Bingham issued the novelist a false travel document under the name "Wetcheek," the literal translation of Feuchtwanger from the German. In mid-September 1940 "Wetcheek" and his wife, Marta, left Marseille with several other refugees; he made his way to New York City aboard the SS Excalibur. (His wife followed on a separate ship.) When Feuchtwanger disembarked on October 5, the New York Times reported that he spoke "repeatedly of unidentified American friends who seemed to turn up miraculously in various parts of France to aid him in crucial moments in his flight." (Feuchtwanger settled in the Los Angeles area, where he continued to write. He died in 1958, at the age of 74.)
The State Department, of course, knew precisely who Feuchtwanger's American friends were. Soon after the writer left Marseille, Secretary of State Cordell Hull wired the U.S. Embassy at Vichy: "[T]his Government can not repeat not countenance the activities as reported of...Mr. Fry and other persons, however well-meaning their motives may be, in carrying on activities evading the laws of countries with which the United States maintains friendly relations."
Bingham's boss in Marseille, Consul General Hugh Fullerton, advised Fry to leave the country. Fry declined. For his part, Bingham surreptitiously broadened his work with Fry—setting him up, for example, with a police captain who was sympathetic to escape operations. The vice consul "had no hesitation to work with Fry," says Pierre Sauvage, a filmmaker who is gathering material for a documentary on Fry's work in Marseille. "If Bingham could find a way of bending the rules, of being accommodating to somebody who wanted to get out, he did that."
Through the summer of 1940, Bingham also gave secret shelter to Heinrich Mann, brother of novelist Thomas Mann; the novelist's son, Golo, also left Europe with Bingham's help. Both "have repeatedly spoken to me about your exceptional kindness and incalculable help to them in their recent need and danger," Thomas Mann wrote Bingham on October 27, 1940. "My feeling of indebtedness and gratitude to you is very great."
Bingham also visited Marc Chagall, a Jew, at Chagall's home in the Provençal village of Gordes and persuaded him to accept a visa and flee to the United States; their friendship continued for the rest of their lives. At the consulate, Bingham continued to issue visas and travel papers, which in many cases replaced confiscated passports. Fred Buch, an engineer from Austria, received an exit visa and temporary travel documents; he left Marseille with his wife and two children and settled in California. "God, it was such a relief," Buch told Sauvage in a 1997 interview. "Such a sweet voice. You felt so safe there in the consulate when he was there. You felt a new life will start." Bingham "looked like an angel, only without wings," Buch added. "The angel of liberation."

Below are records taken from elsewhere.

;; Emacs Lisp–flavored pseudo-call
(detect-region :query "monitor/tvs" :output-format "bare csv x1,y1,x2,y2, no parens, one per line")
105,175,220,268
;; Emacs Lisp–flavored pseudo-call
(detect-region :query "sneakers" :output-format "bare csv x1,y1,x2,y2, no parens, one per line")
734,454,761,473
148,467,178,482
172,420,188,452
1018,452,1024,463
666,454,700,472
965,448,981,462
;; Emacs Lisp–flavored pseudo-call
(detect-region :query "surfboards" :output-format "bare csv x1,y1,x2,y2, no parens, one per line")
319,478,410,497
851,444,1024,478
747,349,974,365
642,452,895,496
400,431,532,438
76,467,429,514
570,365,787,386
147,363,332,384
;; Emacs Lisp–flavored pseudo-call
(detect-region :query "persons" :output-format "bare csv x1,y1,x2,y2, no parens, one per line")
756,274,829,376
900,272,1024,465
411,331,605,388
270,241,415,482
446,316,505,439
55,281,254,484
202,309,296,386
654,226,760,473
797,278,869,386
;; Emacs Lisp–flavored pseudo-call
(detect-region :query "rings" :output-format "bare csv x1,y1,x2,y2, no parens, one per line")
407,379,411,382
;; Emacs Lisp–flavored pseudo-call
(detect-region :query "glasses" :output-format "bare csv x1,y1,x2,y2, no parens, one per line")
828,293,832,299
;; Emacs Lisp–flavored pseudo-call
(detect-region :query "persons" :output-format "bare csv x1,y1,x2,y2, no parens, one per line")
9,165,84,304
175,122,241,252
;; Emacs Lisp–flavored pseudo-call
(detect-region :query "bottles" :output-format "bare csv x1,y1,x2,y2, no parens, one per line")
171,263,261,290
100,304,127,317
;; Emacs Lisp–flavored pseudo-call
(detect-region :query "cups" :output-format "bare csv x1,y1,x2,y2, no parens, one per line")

State Department files show that Bingham issued dozens of visas daily, and many other elements of his work—sheltering refugees, writing travel papers, meeting with escape groups—were not always recorded. "My father had to keep what he was doing secret, but I think people suspected it," says William Bingham. "From his perspective, what he was doing by defying the direct orders [of his own government] was complying with international law."
Bingham's next act, however, was even more provocative: with winter approaching, he began pressing for U.S. support for relief efforts at the detention camps around Marseille.
In 1940, there were about two dozen such camps in Vichy France, many of them having been originally set up in the 1930s for émigrés from Spain during the Spanish Civil War. Even before the Nazis took Paris that June, French authorities ordered European foreigners to report for internment on the ground that the criminals, spies and anti-government operatives among them had to be weeded out. From November 27 to December 1, Bingham visited camps at Gurs, Le Vernet, Argelès-sur-Mer, Agde and Les Milles, accompanied by an official who was coordinating the work of 20 international relief organizations in Marseille.
French authorities actually welcomed such relief missions, because local officials lacked the infrastructure and supplies to care for the inmates adequately. In a report Bingham wrote of his travels, he cited "immigration problems" as the reason for his trip, but his account portrays a gathering tragedy for the 46,000 camp inmates. Gurs, one of the largest camps, he wrote, held about 14,000 people, including 5,000 women and 1,000 children, and many of the detainees were diseased, malnourished or badly housed. Three hundred inmates had died there in November, 150 in the first ten days of December. "When the shortage of food becomes more acute, the camps may be used as centers of unrest," Bingham wrote. "Resulting riots may be used if desired as an excuse for intervention and military occupation of the whole of France."
When Bingham's report was forwarded to Secretary of State Hull on December 20, 1940, it was preceded by a caveat from Bingham's boss, Consul General Fullerton: "Mr. Bingham's trip to the camps was in nowise official and under instructions from the Department of State," Fullerton had written. "It was, in fact, made at his own expense."